** PROMPT 1 **
In the Nim notes, translate the sentence "Note that those are unrolled at compile-time." into Spanish.
** PROMPT 2 **
Please continue the Nim notes on iterators and templates, starting after their final sentence.

** DOCUMENT EXTRACT **
-=-=-=-=-

The long series of operation will be duplicated.

items and pairs

The items and pairs iterator are special cased and implictly call if there is respectively one and two iteration variables hence:

for x in collection:
  echo x

will automatically call the items proc defined for the collection (or error)

for x, y in collection:
  echo x
  echo y

will automatically call the pairs proc defined for the collection (or error)

fields and fieldPairs

fields and fieldsPairs are iterator-like magic, that allow "iterating" on an object field. Note that those are unrolled at compile-time.

Closures and closure iterators

Will be covered in a dedicated section.

They are the backbone of Chronos, our async/await framework and also have a major potential for memory leaks.

template

templates in Nim allows raw code substitution.

templates are hygienic and typechecked unlike the C preprocessor. Also they create their own scope unless tagged with the {.dirty.} pragma.

-=-=-=-=-

** RECORDED INFORMATION **
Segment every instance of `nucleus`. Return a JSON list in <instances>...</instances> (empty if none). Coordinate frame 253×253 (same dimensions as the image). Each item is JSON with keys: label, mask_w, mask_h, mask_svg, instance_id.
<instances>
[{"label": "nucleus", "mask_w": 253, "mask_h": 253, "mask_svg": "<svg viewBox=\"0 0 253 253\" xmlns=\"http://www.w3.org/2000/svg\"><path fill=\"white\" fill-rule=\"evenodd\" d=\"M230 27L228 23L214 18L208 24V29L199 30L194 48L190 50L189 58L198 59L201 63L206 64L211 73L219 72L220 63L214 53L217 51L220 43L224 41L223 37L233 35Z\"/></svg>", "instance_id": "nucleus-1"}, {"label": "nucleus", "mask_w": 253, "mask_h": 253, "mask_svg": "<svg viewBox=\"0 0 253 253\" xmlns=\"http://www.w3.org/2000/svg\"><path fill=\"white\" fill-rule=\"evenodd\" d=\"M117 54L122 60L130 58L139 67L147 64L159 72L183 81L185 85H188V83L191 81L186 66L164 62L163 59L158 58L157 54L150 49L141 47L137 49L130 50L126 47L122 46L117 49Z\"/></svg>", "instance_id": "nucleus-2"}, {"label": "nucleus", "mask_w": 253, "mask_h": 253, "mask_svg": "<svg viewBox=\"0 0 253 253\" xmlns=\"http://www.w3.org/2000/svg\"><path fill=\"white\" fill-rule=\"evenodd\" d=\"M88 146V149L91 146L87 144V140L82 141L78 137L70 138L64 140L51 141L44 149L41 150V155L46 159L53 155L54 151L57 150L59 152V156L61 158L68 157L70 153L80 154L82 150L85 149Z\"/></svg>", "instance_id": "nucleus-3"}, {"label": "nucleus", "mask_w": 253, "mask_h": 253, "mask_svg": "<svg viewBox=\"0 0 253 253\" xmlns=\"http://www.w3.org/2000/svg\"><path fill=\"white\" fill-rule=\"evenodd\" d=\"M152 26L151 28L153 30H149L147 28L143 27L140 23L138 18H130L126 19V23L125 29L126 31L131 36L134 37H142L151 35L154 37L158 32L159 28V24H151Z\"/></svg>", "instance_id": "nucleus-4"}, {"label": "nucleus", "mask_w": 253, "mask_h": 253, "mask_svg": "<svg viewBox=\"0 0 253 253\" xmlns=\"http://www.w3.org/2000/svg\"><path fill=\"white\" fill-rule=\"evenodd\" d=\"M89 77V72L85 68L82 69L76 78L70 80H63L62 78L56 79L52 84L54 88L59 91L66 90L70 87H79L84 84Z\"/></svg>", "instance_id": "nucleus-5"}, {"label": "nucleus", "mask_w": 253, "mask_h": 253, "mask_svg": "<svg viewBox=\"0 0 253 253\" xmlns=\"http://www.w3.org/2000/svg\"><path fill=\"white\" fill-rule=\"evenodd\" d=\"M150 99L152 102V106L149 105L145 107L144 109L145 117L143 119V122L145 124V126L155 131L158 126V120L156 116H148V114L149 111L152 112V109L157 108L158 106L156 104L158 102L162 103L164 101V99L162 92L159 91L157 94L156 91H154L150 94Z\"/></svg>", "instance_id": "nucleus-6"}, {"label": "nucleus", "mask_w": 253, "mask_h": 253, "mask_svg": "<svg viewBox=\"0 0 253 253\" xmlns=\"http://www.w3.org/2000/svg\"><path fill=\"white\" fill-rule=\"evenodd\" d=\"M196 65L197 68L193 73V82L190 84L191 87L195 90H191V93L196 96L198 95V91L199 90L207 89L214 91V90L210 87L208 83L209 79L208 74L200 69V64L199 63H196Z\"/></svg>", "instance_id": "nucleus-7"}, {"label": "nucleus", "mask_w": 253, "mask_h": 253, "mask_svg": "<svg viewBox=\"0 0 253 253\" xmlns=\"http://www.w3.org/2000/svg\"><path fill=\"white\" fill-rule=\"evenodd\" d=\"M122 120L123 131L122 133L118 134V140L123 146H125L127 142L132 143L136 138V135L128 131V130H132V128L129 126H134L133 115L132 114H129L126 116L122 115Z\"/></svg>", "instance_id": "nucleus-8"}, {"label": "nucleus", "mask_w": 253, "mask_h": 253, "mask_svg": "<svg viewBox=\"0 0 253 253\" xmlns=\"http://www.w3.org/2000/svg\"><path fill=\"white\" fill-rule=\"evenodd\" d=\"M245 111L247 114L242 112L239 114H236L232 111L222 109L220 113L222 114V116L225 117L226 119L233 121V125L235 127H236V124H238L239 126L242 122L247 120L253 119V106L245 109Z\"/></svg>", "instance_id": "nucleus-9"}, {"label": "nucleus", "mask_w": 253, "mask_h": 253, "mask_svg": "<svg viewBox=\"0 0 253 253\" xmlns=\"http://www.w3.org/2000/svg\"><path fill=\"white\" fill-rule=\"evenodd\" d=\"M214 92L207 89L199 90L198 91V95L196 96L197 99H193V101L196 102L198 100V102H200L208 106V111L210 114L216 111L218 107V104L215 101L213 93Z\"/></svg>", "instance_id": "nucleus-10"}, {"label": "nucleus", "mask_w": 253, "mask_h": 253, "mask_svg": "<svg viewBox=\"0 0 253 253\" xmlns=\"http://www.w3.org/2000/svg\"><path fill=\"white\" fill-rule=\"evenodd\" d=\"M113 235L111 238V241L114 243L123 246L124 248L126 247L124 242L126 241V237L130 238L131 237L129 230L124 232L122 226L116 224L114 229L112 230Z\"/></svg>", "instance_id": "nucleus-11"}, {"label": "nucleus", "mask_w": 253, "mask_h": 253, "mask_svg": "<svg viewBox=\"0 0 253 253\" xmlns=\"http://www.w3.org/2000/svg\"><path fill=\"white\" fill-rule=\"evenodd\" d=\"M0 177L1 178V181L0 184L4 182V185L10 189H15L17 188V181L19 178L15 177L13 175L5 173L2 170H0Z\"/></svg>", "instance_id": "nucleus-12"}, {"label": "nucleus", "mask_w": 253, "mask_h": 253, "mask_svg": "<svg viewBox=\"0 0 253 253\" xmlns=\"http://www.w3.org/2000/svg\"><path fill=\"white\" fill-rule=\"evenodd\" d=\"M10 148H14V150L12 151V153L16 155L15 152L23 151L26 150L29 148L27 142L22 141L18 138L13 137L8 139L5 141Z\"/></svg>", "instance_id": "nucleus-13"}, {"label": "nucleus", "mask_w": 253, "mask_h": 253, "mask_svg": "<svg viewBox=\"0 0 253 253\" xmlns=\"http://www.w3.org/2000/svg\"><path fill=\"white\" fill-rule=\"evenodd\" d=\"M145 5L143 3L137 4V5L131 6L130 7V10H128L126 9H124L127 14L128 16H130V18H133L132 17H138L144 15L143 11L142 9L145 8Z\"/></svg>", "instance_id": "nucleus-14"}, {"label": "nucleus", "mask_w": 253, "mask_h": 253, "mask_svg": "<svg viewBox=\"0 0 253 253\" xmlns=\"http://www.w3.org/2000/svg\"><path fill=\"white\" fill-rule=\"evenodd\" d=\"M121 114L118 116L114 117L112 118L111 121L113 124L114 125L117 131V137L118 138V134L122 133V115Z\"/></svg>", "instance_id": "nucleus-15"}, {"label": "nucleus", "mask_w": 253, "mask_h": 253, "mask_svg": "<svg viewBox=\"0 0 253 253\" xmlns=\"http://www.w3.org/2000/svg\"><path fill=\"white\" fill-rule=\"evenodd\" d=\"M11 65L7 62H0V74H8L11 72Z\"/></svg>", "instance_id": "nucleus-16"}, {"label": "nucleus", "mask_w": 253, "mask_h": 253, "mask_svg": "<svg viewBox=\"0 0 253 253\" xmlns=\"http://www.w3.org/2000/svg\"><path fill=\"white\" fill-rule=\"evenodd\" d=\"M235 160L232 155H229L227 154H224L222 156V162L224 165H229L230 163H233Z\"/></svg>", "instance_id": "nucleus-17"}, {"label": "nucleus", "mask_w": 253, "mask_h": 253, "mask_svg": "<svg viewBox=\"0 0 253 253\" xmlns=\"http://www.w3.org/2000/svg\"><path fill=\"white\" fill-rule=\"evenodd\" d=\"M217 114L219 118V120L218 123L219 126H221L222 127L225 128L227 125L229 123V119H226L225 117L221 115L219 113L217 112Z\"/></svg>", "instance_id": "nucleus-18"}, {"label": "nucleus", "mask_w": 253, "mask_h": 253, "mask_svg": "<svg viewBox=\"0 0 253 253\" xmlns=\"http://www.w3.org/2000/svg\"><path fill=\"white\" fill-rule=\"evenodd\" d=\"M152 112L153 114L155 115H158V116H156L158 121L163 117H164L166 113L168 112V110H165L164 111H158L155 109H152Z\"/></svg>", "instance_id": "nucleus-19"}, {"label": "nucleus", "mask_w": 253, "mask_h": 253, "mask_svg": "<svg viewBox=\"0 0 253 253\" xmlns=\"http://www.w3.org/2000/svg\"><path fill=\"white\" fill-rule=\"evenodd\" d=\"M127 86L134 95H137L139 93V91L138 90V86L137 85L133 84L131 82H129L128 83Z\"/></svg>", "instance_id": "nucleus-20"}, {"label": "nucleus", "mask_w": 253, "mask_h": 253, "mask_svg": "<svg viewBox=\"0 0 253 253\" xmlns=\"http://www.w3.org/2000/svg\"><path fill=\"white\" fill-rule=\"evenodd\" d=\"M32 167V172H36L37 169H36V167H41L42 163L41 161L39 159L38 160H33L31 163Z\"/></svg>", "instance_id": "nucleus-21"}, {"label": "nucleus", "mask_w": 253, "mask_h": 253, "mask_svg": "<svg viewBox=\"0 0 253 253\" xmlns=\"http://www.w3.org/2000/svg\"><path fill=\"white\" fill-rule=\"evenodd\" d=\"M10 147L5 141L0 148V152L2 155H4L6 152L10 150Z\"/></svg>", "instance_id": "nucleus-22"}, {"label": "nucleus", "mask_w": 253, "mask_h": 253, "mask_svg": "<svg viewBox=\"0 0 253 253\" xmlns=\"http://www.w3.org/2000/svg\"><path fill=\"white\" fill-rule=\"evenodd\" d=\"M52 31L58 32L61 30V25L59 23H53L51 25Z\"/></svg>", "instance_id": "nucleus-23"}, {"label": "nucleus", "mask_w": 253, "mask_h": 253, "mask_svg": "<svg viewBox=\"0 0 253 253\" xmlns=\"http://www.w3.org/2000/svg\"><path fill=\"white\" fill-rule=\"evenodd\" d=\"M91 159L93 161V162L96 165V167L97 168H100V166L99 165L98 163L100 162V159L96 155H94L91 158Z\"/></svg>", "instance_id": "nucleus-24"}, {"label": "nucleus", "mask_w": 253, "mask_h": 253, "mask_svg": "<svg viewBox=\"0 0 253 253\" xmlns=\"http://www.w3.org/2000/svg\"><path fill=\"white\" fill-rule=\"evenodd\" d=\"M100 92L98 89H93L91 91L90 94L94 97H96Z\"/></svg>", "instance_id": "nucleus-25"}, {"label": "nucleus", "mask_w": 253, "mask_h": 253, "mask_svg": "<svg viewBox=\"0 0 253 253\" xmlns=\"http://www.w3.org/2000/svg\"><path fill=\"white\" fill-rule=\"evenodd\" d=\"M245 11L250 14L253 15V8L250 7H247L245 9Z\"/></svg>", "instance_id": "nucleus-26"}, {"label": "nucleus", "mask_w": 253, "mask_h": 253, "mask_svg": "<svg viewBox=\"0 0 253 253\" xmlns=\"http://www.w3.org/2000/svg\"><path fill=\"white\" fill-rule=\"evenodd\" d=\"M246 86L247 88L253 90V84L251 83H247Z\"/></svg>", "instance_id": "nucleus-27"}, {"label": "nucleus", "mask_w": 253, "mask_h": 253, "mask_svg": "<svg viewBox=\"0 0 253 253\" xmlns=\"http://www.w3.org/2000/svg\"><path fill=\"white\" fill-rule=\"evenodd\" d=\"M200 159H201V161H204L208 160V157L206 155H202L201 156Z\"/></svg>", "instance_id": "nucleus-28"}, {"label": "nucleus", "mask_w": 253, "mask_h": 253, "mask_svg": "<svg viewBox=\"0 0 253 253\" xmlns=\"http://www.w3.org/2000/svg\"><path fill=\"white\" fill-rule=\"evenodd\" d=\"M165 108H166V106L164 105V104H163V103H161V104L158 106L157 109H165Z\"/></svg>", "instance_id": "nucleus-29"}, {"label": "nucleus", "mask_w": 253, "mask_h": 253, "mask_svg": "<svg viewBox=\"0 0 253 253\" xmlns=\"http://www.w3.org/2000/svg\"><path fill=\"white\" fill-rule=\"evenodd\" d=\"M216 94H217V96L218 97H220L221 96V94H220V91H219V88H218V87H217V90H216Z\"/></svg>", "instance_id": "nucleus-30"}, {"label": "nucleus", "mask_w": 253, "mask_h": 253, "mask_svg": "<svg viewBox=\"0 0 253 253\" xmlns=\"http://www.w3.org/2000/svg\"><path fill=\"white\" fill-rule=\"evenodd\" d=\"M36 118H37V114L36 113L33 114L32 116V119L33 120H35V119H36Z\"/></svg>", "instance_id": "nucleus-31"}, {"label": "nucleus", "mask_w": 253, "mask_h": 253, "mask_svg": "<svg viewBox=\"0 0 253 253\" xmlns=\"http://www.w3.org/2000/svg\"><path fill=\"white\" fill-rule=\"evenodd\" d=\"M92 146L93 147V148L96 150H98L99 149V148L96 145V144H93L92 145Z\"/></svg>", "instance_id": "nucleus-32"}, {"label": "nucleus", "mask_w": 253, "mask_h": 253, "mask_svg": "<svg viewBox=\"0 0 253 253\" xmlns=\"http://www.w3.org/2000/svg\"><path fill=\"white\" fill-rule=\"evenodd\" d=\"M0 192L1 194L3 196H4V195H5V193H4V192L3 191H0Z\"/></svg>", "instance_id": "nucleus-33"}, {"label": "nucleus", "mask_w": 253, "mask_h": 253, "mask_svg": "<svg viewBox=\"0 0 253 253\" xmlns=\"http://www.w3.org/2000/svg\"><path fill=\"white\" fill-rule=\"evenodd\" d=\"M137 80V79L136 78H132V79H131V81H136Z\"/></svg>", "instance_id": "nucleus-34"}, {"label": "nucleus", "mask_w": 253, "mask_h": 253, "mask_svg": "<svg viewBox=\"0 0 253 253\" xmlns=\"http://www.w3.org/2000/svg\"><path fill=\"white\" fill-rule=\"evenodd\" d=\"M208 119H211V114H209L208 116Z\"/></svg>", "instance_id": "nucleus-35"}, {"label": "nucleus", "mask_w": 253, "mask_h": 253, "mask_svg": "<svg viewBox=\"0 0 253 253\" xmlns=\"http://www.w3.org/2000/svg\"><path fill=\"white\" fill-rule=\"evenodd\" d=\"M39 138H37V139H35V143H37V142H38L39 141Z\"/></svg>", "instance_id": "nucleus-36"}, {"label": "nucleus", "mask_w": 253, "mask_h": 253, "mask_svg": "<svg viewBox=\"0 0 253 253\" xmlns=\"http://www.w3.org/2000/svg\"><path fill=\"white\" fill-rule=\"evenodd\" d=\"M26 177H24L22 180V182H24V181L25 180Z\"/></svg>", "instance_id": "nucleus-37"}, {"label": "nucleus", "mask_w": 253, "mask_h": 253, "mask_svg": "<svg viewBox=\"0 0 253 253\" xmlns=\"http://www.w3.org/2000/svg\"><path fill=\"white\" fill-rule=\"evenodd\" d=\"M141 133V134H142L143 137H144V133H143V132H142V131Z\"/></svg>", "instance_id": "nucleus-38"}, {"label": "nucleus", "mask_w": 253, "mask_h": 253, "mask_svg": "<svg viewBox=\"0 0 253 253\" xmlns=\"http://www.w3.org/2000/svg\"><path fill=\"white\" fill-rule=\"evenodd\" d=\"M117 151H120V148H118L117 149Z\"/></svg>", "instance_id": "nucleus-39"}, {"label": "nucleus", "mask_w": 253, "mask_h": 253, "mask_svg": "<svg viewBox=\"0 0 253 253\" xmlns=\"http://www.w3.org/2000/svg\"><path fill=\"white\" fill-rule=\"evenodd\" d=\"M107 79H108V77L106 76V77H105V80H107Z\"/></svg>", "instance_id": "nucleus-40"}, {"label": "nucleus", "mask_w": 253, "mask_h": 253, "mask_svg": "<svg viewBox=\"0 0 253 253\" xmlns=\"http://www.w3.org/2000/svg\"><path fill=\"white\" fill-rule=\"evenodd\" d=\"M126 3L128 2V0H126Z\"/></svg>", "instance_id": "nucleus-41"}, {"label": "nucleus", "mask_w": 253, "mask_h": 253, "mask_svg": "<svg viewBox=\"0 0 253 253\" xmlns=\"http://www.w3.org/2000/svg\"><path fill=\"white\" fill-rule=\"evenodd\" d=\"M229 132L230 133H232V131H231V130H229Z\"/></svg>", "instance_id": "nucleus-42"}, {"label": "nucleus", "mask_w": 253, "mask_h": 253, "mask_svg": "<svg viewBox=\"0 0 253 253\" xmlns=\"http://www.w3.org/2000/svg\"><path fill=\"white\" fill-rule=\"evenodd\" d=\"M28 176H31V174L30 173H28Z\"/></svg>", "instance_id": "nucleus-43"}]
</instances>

-=-=-=-=-

** RESULT 1 **
Tenga en cuenta que estos se desenrollan en tiempo de compilación.

** RESULT 2 **
A major issue with templates is that as they "copy-paste" code, it is very easy to misuse them and do a computation twice.

For instance

proc foo(): int =
  echo "launch missile"
  return 1

template doSomething(a: int) =
  process(a)
  log(a)

This would be transformed to:

process(foo())
log(foo())

and triggers the "launch missile" side-effect twice.

Another issue with templates is that they may not generate stacktraces properly as they are not materialized in the C code.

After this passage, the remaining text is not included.